Abstract

The activity of succinate (mitochondrial), lactate, α-glycerophosphate, glucose-6-phosphate peripheral blood lymphocytes in rats under the conditions of modeling acute and chronic gravitational stress was studied by quantitative spectrophotometry of cytochemical reaction products to reveal the localization of oxidative enzymes. The dynamics of morphofunctional transformations is determined, the severity of which depends on the duration of the effect (the rotation time of the animals on the centrifuge). For acute gravitational stress, changes in the activity of mitochondrial succinate dehydrogenase are characteristic, and in the various stages of chronic gravitational stress, glycolysis (increase in lactate dehydrogenase and α-glycerophosphate dehydrogenase activity) and plastic metabolism (increase in glucose-6-fosfata dehydrogenase activity) are characteristic.
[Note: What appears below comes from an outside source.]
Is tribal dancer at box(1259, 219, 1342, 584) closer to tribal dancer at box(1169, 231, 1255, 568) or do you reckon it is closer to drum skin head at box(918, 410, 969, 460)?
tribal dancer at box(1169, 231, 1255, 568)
These changes are explained by the inclusion of neurohumoral regulatory mechanisms that ensure synchronization of oxidative metabolic processes in the cells of organs of various body systems under unfavorable conditions of their functioning. Significant correlation links between the activity of lymphocyte enzymes with the same indices of neurons of the celiac sympathetic node, adenocytes of the cortical and medulla of the adrenal glands have been established. This suggests that the activity of lymphocyte enzymes can be used as indirect indicators of the processes occurring in the organs of the sipato-adrenomedular and pituitary-adrenocortical systems under conditions of acute and chronic gravitational stress.